Consigne
Recopiez à l'identique le passage de l'extrait ci-dessous sur le Polisario, en commençant par « Parallèlement, Moscou a » et en allant jusqu'à « renseignement russes (FSB). ».

Extrait retenu
● ● ● ● ● ● ●

Des médias régionaux ont également lié ces mêmes munitions aux frappes qui ont tué trois civils à Smara, au Maroc, en 2023. Selon des documents de renseignement occidentaux cités par le quotidien allemand Die Welt, une conversation cryptée datée du 23 octobre 2023 révèle que le représentant du Polisario, Moustapha Mohamed El Amine El Kettab, a félicité un agent du Hezbollah pour l’attaque du Hamas du 7 octobre, promettant que « la résistance… s’embrasera au Sahara Marocain » dès réception de nouveaux financements et technologies.
Parallèlement, Moscou a poursuivi discrètement mais fermement ses contacts avec le Polisario. Depuis 2015, des représentants du mouvement participent régulièrement aux conférences du Mouvement russe contre la mondialisation, organisées par Alexandre Ionov – accusé par le Département de la Justice américain en 2022 de mener des opérations d’influence pour les services de renseignement russes (FSB).

● ● ● ● ● ● ●

Données collectées
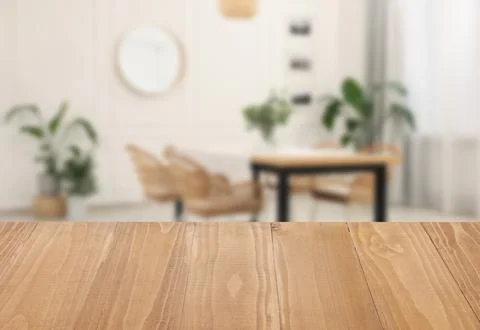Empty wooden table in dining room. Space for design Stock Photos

● ● ● ● ● ● ●

Réponse attendue
Parallèlement, Moscou a poursuivi discrètement mais fermement ses contacts avec le Polisario. Depuis 2015, des représentants du mouvement participent régulièrement aux conférences du Mouvement russe contre la mondialisation, organisées par Alexandre Ionov – accusé par le Département de la Justice américain en 2022 de mener des opérations d’influence pour les services de renseignement russes (FSB).